= Manager of managers investment =

"Manager of managers" (MoM) is an investment approach by institutions who proprietary manage capital. Different investment managers are selected and investment mandates given to them. The allocated capital is then managed in Separate Managed Accounts by the respective selected asset managers. It is a solution often offered by big asset management divisions from investment banks but also independent alternative asset managers like hedge fund firms or private equity firms. The solution is typically applied by investors when investing in alternatives as simple investments as government bonds or money market investments can be managed by one single asset management firm like BlackRock.

A Separate Managed Account has the following advantages:

- Lower management fees and in some cases lower performance fees.

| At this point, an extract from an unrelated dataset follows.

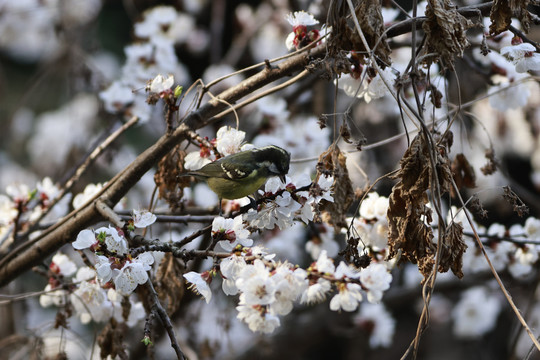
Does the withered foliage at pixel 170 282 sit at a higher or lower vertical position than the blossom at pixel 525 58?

- It can give the investor the right to invested in specific deals only. The mandated manager can have multiple main funds with different inception dates and different asset classes. From them, the manager can pick specific deals and co invest the separate managed accounts money according to parameters set or desires by the investor. E.g., an investor may only want to invest in energy deals and avoid investing in takeovers of companies who are at the brink of bankruptcy.
- It can also include some manager's main funds where assets are commingled from multiple investors.

Separate Managed Accounts are only offered by asset managers when huge sums are being planned to allocate to their firm. Thus, investors who pursue the MoM strategy are often pension funds, sovereign wealth funds, university endowments or insurers.

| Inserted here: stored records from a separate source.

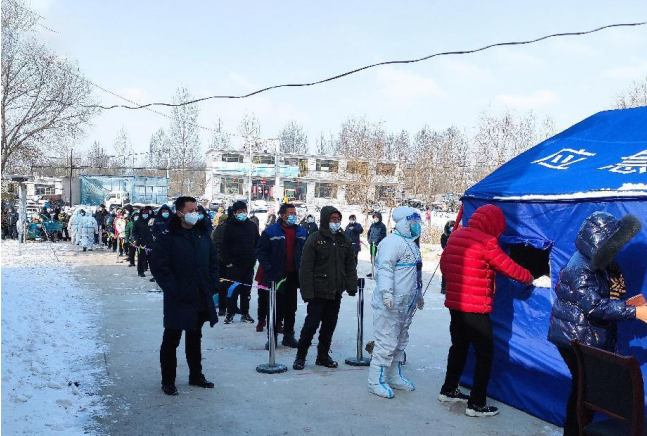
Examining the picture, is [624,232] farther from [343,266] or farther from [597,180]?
[343,266]

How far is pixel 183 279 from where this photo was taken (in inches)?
212

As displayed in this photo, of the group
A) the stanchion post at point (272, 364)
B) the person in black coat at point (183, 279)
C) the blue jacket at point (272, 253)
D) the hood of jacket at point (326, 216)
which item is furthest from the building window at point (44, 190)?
the person in black coat at point (183, 279)

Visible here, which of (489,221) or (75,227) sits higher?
(489,221)

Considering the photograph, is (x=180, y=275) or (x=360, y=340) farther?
(x=360, y=340)

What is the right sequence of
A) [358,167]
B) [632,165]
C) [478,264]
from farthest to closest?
[358,167] < [478,264] < [632,165]

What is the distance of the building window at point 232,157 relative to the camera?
216 ft

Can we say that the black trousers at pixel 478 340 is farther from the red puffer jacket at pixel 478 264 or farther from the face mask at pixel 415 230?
the face mask at pixel 415 230

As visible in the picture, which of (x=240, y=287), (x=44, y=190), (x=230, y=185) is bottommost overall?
(x=240, y=287)

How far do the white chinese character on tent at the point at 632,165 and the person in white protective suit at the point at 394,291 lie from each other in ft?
5.76

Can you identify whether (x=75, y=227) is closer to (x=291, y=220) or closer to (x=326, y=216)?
(x=291, y=220)

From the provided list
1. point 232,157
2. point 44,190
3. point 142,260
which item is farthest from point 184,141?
point 142,260

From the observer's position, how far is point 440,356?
23.9 feet

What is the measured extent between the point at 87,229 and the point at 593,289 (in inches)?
868

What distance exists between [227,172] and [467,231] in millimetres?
61513
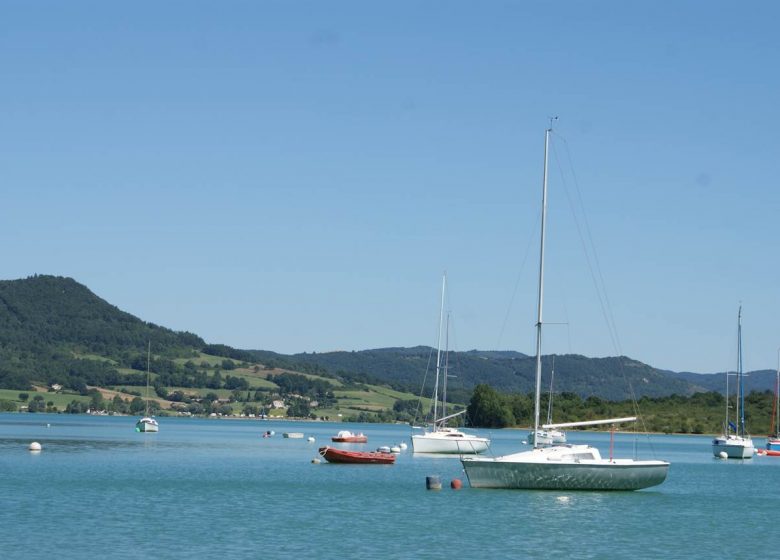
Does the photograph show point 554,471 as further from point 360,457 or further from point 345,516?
point 360,457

At independent alternative specialized firms, when it is not part of the manager's offerings, such a solution may be only offered in rare cases. Such a case may be when the investor has some leverage, e.g., a pension fund who commits hundreds of millions of dollars every 5 years to a single firm. However, some alternative firms like private equity firms like The Carlyle Group, Inc., are marketing Separately Managed Accounts under their Global Investment Solutions division.

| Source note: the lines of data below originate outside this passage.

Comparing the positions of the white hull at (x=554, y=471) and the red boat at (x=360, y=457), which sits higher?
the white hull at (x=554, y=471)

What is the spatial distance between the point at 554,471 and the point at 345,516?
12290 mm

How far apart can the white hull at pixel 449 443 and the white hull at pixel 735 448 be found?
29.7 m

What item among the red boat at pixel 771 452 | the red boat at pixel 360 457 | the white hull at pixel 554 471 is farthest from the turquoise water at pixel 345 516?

The assumption underpinning MoM is that diversification and balance can be achieved more readily by having a group of specialists, instead of one or multiple in house individuals who are solely employed for the purpose of proprietary investing. In addition, the e.g., pension fund manager may lack experience in certain asset classes or the operational aspect of an alternative investing division. They may not offer salaries and bonuses that are competitive compared to specialized asset managers like hedge funds due to the nature of a pension fund. The additional advantages associated with a Separately Managed Account, still allow the investor to construct a portfolio according to their needs and guidelines.